Want some examples? Okay well for starters the Xbox One was known internally as SCORPIO. Not cool enough? Well how about the Dolphin? The internal codename for the admittedly aptly named GameCube. Then you have the Katana, which was the proposed name for Sega’s final wet fart of an effort in the marketplace before they settled on the Dreamcast.
The important thing to note though is that this is a common occurrence and usually the name either doesn’t really mean anything or is chosen as knowing nod to something or other. An engineering in joke if you will. For example the internal name for Microsoft Edge prior to release was Spartan, a nod to protagonist of Halo and fact it was designed to work seamlessly with their answer to Siri, Cortana. Another character from the same series.
In fact, it’s likely Carl Sagan himself would have had no idea that Apple had taken to calling their device this internally if the company themselves hadn’t mentioned it during an interview with MacWeek. Presumably the company expected the renowned astronomer to appreciate the gesture or at the very least, not throw a massive hissy fit about it. But that’s exactly what the esteemed man of space-science did, writing a pissy letter to the company demanding they change the name or else.
When Apple refused because, seriously, who really gave a shit, a programmer at the company asked to just change the name of the project to shut him decided on the acronym, BHA. When asked what this meant by Sagan, a sheepish Apple rep is said to have quietly told the scientist, presumably whilst sighing like, so hard –
Sagan was incensed and sued the company for libel, a case he lost because it’s not illegal to call someone a butt-head, asshole or indeed anything like that because it’s a statement of opinion.
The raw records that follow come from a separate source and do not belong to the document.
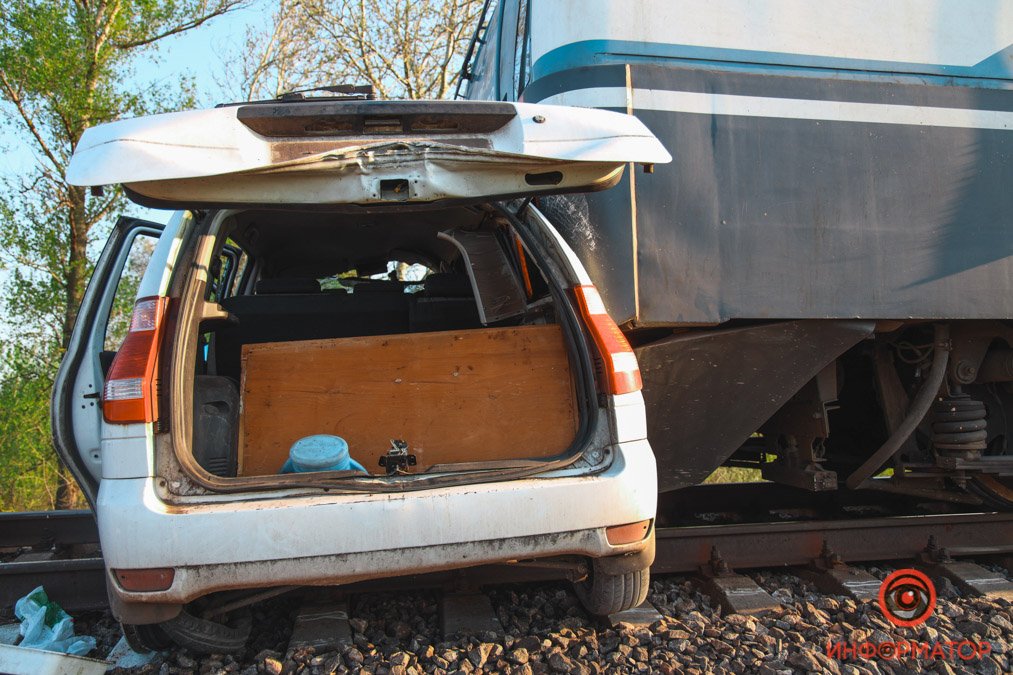 Недалеко от Днепра поезд сбил Hyundai и протащил 500 метров: погибла супружеская пара 9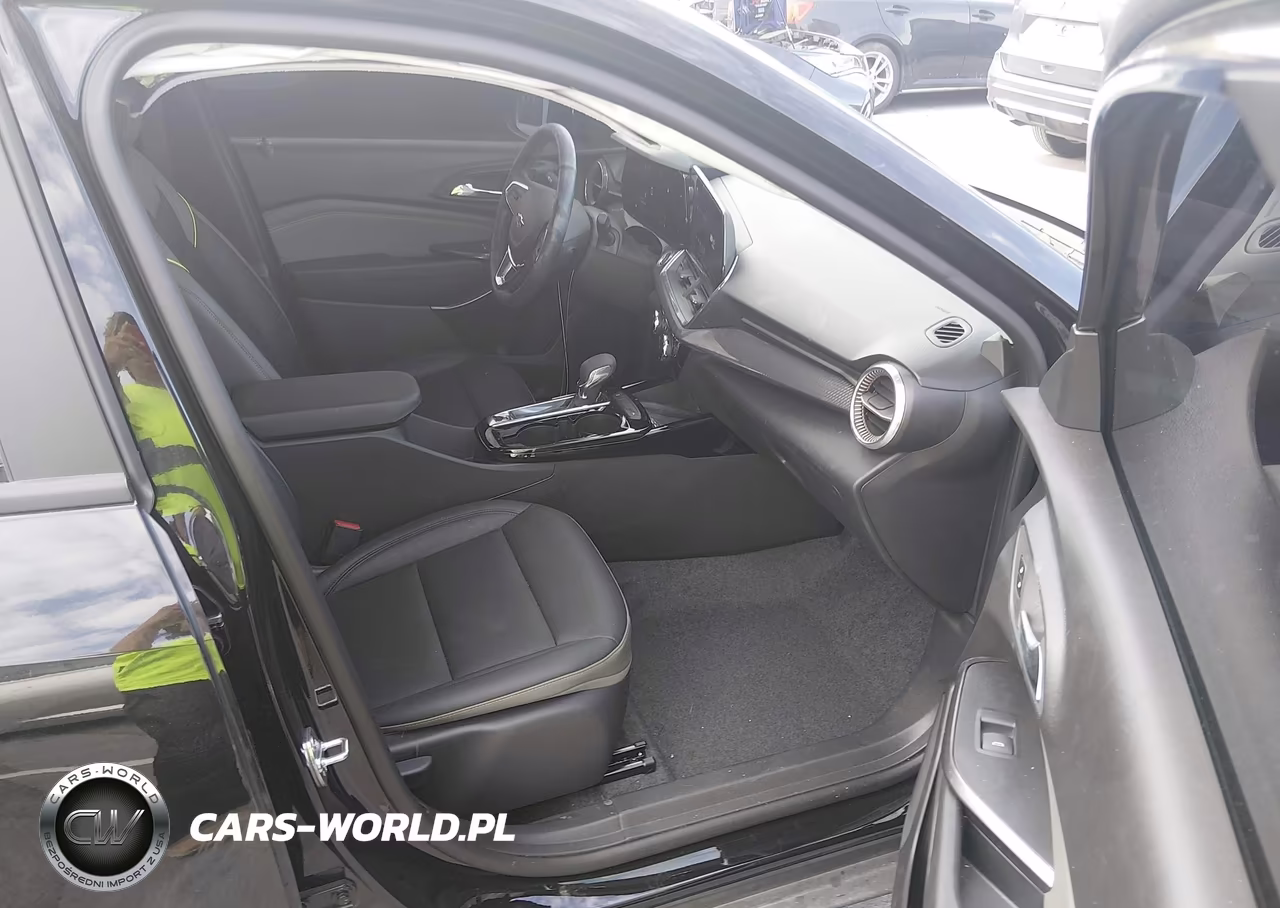 2025 Chevrolet Trax Fwd Activ VIN:KL77LKEP2SC324556 - 5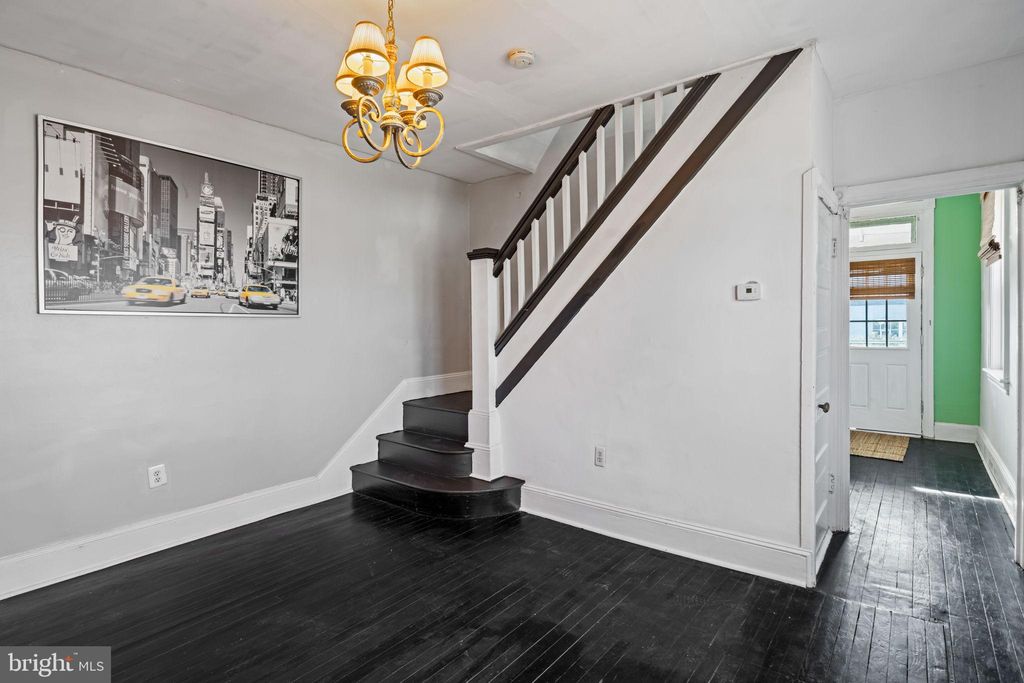 Photo of 117 Karrs Lane, CONSHOHOCKEN, PA 19428 (MLS # PAMC2161824)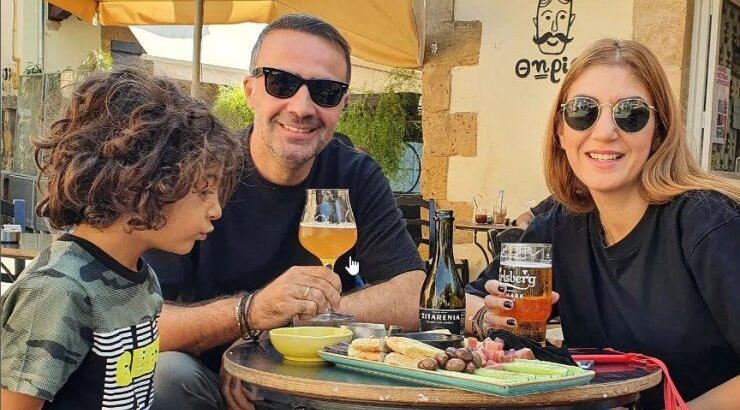 Mιχάλης Σοφοκλέους - Παναγιώτα Ιακώβου: Στόλισαν με τον γιο τους το χριστουγεννιάτικο δέντρο [εικόνα]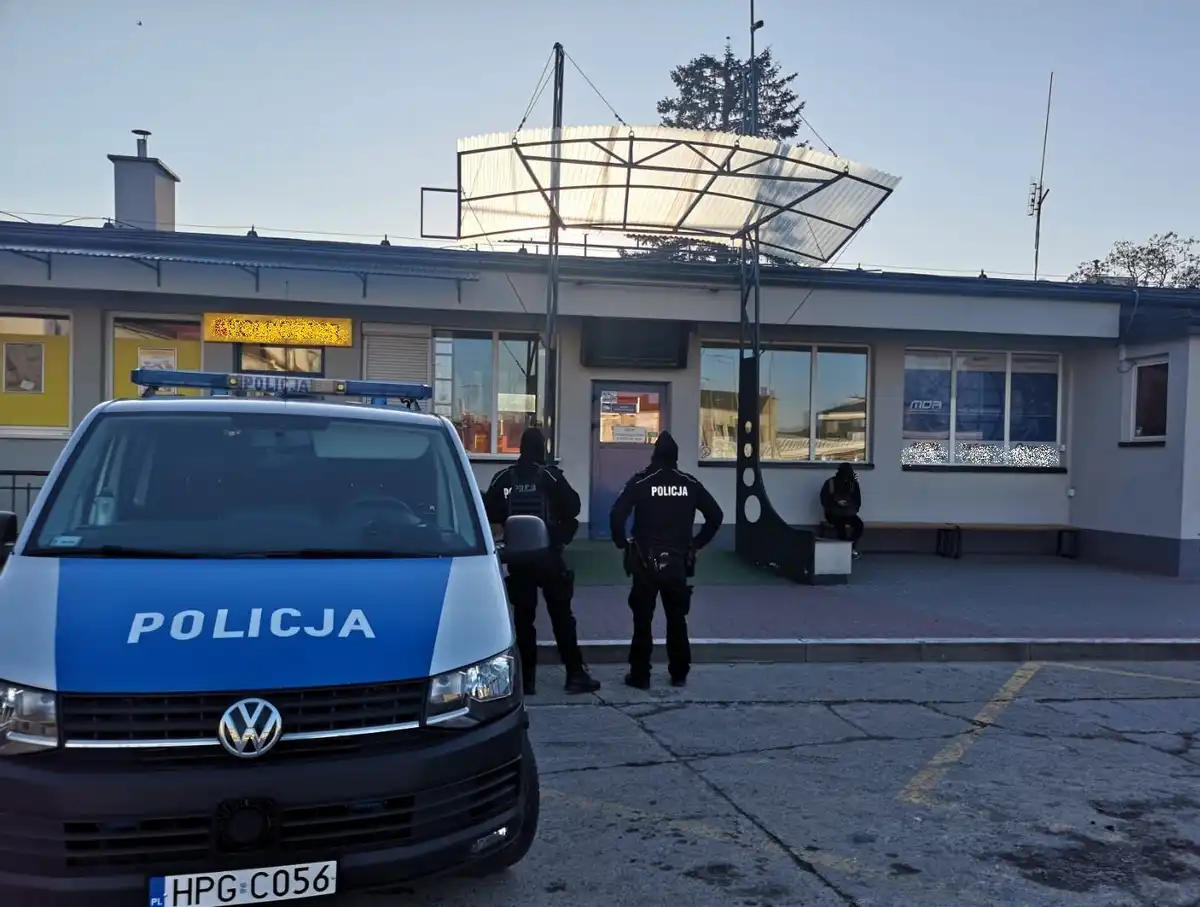 Ukraińscy rodzice nie mieli jak dotrzeć do 10-letniego syna. Pomogli sądeccy policjanci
Which is course protected by the first amendment.
When the judge informed Sagan of this and dismissed his case he instead opted to sue for using his name the first time. A suit which was again dismissed because it was only used internally and obviously didn’t confer any sort of endorsement, especially not with him shitting all over the company in the news.
Unperturbed Sagan tried to sue again, at which point Apple realised that he wasn’t going to let the issue go and just gave him some money to shut up and agreeing to tell engineers to change the name a final time. Which, to their credit, the engineers did do, opting instead to call the device the LAW. Which stood for Lawyers Are Wimps.